**TEXT UNDER STUDY**.
Content starts
Thursday, May 14, 2020

Reflections on Giving (Pt 3)


This week I have been reflecting on Christian giving. I wrote earlier that the first principle of biblical giving is that we are to give thoughtfully, freely, and joyfully based on 2Corinthians 9:7. In a second blog I considered the proper biblical motives, which are giving to serve the needs of others and giving to the glory to God. Another biblical principle for giving is that of proportion.

Giving reminds us that what we have is not ours. It on loan to us from God. We are but stewards of all that we own. Throughout the Old Testament the Israelites were required to give a tithe (10%) of their increase. Actually, by the time you add up the regular tithes, special offerings, and sacrifices that were required, their percentage was probably something more like 20-25% that was required of them. New Testament giving does not spell out the tithe, but it does indicate proportional giving. 1 Corinthians 16:2 instructs the believers, “On the first day of every week, each of you is to put something aside and store it up, as he may prosper.”

In 2 Corinthians 8 the Apostle Paul gave the Corinthian believers instructions on giving. He said that giving is “acceptable according to what a person has, not according to what he does not have.” God does not expect us to give what we do not have, but he does expect us to give in proportion to how he has blessed us. I fear that the American church has largely forgotten that. We seem to be more interested in how many toys we can collect, how big a house we can build, what restaurants we can afford. This virus is a wakeup call. We can respond to the stay at home order by yearning for the freedom to go play again, or we can use this time to reflect on what we really need for life. Proportional giving is a reminder that our stuff is not ours to squander. It is a stewardship from God to use for his glory.
Content ends
[Collected data]
Content starts
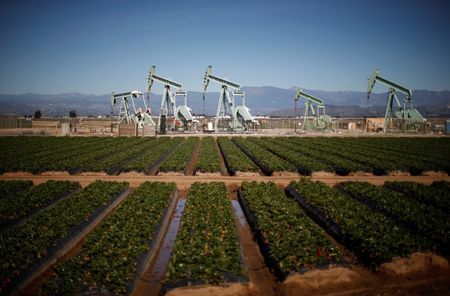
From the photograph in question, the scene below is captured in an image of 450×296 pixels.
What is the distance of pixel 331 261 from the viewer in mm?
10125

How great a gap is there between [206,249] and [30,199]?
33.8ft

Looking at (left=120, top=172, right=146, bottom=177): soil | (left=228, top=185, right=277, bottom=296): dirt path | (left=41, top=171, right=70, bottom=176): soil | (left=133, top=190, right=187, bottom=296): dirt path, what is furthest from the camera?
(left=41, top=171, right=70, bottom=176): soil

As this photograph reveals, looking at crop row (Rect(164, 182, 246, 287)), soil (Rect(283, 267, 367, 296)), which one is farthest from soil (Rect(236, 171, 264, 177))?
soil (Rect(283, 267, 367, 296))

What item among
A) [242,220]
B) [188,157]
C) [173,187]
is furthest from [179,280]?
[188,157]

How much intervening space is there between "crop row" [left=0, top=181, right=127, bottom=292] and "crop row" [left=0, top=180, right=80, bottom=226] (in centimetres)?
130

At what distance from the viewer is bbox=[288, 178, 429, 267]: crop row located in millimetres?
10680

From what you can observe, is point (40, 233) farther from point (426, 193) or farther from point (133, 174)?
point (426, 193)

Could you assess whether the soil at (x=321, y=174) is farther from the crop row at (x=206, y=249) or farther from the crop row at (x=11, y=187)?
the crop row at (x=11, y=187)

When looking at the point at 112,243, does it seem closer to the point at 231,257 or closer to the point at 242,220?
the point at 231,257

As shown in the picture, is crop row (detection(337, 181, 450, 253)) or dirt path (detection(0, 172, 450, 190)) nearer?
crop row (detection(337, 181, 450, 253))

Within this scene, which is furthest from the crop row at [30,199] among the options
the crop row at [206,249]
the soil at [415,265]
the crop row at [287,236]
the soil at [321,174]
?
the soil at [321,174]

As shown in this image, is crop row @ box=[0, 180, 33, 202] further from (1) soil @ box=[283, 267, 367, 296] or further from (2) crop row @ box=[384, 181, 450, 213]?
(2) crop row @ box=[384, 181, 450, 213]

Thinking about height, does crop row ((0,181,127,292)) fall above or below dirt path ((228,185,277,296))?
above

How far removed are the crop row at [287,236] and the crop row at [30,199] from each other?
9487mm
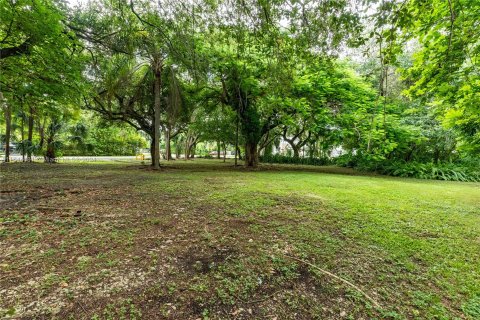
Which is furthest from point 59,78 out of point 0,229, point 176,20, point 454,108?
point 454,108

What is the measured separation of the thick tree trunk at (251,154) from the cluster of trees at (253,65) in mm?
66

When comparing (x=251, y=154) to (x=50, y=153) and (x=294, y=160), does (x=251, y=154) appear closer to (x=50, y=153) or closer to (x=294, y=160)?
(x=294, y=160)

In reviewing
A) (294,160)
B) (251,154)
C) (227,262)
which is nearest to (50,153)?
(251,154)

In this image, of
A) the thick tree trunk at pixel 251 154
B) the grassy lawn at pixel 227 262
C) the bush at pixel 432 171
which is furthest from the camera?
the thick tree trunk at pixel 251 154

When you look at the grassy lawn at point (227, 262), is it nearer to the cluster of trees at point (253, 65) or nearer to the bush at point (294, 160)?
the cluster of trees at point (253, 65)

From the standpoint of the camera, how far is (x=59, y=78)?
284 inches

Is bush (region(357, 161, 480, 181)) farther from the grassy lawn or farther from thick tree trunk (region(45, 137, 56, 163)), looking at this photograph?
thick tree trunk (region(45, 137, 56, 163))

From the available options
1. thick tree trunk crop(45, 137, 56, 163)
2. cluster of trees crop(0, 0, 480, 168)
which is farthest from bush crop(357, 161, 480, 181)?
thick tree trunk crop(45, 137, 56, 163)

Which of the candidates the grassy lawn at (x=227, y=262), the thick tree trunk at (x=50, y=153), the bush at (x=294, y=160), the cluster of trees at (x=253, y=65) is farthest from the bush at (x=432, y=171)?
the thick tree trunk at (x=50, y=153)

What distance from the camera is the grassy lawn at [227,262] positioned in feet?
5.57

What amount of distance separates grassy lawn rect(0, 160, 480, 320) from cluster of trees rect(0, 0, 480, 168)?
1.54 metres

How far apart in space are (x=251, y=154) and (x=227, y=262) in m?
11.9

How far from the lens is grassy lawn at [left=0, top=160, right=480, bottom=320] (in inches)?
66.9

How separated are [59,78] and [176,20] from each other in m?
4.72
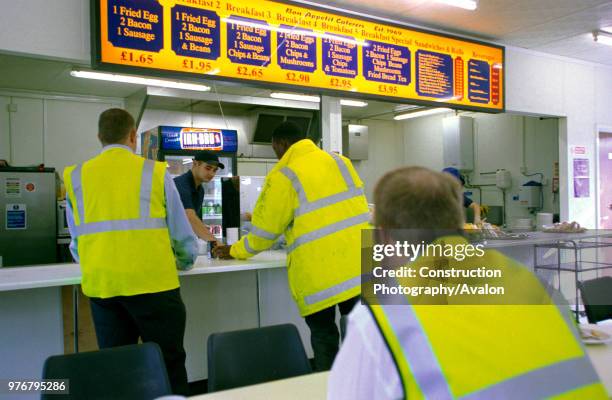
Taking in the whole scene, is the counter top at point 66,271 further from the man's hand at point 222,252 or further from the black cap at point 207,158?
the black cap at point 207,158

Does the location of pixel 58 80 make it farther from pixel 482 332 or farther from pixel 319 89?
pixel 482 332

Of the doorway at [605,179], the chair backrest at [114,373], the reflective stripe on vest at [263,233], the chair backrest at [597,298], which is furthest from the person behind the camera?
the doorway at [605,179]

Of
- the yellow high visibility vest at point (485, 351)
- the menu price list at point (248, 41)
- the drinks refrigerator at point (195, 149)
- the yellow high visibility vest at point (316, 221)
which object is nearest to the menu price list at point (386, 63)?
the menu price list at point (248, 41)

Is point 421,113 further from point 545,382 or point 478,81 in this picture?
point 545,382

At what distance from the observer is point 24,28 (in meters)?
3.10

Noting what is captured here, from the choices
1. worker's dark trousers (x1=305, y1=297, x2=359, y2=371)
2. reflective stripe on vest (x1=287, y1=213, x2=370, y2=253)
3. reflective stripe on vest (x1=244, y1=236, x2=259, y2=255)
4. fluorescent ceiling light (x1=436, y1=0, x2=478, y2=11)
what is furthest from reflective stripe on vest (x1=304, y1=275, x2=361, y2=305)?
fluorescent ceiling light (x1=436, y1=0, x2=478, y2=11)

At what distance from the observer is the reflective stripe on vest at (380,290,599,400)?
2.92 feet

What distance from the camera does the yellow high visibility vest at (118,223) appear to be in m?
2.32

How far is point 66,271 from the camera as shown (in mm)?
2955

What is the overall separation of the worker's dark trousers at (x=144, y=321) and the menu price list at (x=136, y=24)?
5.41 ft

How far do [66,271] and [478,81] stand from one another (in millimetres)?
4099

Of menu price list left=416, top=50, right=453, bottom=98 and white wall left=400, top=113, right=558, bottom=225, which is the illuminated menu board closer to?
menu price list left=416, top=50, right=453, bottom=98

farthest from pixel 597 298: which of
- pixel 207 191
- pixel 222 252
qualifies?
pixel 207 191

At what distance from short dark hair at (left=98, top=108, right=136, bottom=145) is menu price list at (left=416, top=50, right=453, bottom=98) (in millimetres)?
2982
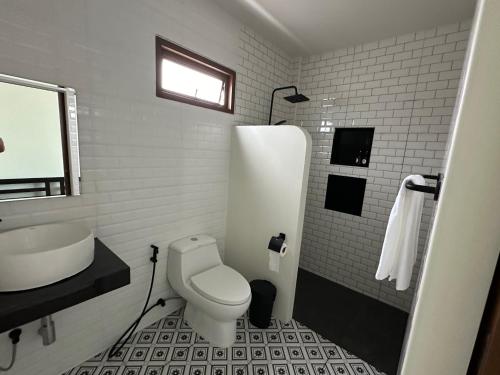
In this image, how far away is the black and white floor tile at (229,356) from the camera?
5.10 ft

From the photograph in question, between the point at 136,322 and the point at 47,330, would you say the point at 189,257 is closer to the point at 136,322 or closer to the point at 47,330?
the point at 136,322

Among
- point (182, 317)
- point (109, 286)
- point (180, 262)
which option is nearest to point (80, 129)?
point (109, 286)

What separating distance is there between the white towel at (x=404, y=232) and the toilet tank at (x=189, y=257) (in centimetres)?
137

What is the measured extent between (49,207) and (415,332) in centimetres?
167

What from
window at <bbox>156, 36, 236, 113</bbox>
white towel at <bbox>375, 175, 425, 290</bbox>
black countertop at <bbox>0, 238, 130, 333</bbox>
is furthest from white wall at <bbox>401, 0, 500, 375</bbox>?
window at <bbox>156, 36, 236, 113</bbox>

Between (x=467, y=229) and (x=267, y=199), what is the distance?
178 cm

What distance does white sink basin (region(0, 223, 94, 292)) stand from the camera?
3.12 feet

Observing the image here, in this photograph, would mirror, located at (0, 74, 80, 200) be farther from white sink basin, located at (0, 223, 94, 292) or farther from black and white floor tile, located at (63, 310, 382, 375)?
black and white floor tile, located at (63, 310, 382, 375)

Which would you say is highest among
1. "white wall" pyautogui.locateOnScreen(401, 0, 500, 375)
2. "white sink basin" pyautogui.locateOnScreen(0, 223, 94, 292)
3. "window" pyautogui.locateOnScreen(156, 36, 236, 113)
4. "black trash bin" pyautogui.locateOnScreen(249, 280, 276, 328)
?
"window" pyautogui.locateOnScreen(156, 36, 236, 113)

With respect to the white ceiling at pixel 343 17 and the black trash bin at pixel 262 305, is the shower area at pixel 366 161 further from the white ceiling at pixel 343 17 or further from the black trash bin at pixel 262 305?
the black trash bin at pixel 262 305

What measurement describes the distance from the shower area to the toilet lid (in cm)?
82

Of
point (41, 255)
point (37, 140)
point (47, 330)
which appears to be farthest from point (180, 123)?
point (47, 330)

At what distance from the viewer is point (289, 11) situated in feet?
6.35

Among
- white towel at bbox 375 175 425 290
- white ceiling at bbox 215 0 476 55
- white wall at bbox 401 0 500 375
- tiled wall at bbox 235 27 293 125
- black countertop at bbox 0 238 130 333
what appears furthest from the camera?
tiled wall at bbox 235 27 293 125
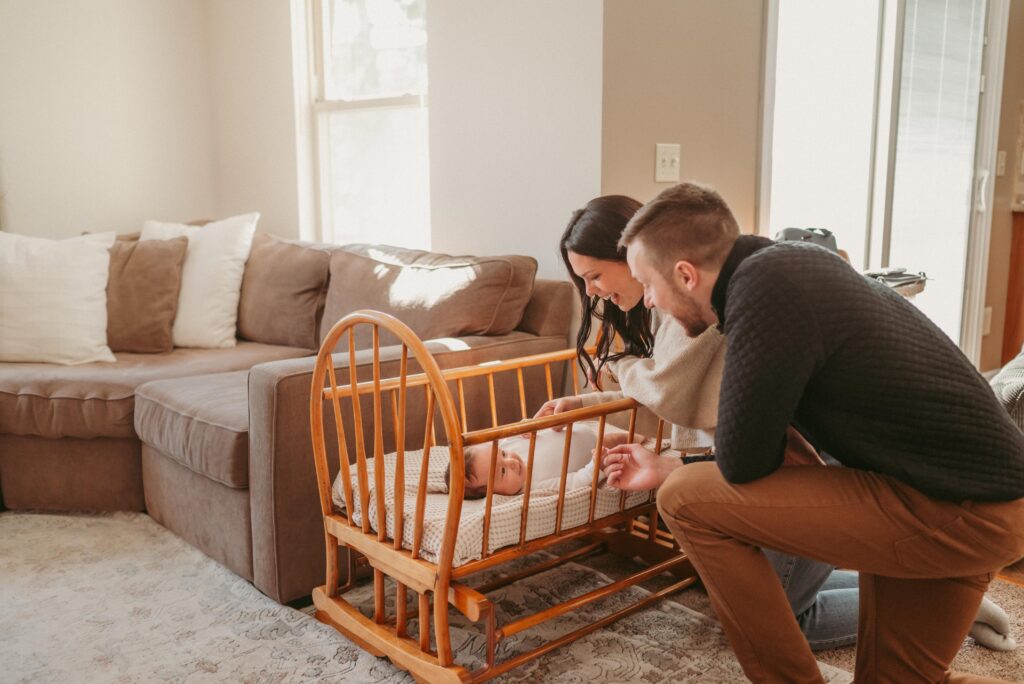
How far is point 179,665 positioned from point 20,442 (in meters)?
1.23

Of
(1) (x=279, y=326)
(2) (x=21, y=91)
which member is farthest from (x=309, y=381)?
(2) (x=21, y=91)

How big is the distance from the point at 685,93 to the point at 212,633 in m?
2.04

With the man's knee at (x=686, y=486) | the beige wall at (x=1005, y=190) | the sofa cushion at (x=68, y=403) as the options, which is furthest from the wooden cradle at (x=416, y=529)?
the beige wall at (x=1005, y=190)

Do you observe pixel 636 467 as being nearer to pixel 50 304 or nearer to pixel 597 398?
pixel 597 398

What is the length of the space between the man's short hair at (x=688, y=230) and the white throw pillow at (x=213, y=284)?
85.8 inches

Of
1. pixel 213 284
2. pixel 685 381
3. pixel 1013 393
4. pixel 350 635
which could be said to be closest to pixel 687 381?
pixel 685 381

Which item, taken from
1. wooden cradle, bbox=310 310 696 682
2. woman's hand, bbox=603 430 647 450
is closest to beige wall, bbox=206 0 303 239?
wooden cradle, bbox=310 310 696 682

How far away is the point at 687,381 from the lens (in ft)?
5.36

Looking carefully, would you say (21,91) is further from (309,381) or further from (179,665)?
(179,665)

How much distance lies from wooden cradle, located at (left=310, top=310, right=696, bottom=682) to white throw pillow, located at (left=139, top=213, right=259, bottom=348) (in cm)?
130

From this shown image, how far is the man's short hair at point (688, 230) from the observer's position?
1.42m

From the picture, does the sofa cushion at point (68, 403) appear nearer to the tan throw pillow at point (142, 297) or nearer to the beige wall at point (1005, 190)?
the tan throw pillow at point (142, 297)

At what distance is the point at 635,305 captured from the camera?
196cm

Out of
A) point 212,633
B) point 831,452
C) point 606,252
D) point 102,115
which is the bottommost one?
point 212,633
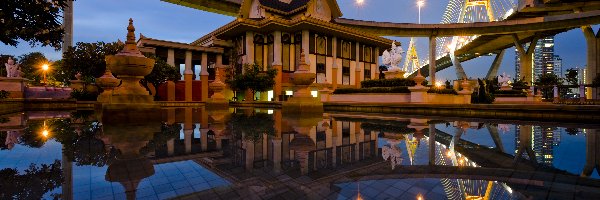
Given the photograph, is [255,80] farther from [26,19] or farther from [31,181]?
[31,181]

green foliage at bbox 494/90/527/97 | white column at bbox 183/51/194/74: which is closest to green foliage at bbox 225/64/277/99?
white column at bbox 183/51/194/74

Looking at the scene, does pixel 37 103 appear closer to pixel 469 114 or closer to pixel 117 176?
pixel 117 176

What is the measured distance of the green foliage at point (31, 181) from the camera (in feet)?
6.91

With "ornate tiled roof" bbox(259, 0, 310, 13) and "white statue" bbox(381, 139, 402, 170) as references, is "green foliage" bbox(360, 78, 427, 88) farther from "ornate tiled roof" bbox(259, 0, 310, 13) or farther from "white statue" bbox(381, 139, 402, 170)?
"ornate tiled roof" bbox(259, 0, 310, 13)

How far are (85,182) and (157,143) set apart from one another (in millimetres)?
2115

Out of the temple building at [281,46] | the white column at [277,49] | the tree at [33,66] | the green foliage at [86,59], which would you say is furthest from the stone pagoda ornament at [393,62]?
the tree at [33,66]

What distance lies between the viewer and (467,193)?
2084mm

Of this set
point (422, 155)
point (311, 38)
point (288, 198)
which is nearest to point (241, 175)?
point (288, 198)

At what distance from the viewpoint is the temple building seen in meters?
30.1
Content ends
**WORK ORDER 1**. Print the stretch of the post on Christian giving from "In 2 Corinthians" through "for his glory.".
**WORK ORDER 2**. Do these statements agree with the post on Christian giving? Answer yes or no for each, quoting the deciding words. (a) The Israelites' total required giving was probably closer to 20-25% than to 10%. (b) New Testament giving spells out the tithe. (c) The virus is called a wakeup call.
**WORK ORDER 3**. In the post on Christian giving, what passage is the first principle of biblical giving based on?

**ANSWER SECTION 1**.
In 2 Corinthians 8 the Apostle Paul gave the Corinthian believers instructions on giving. He said that giving is “acceptable according to what a person has, not according to what he does not have.” God does not expect us to give what we do not have, but he does expect us to give in proportion to how he has blessed us. I fear that the American church has largely forgotten that. We seem to be more interested in how many toys we can collect, how big a house we can build, what restaurants we can afford. This virus is a wakeup call. We can respond to the stay at home order by yearning for the freedom to go play again, or we can use this time to reflect on what we really need for life. Proportional giving is a reminder that our stuff is not ours to squander. It is a stewardship from God to use for his glory.

**ANSWER SECTION 2**.
(a) Yes: "their percentage was probably something more like 20-25% that was required of them."
(b) No: "New Testament giving does not spell out the tithe, but it does indicate proportional giving."
(c) Yes: "This virus is a wakeup call."

**ANSWER SECTION 3**. 2Corinthians 9:7.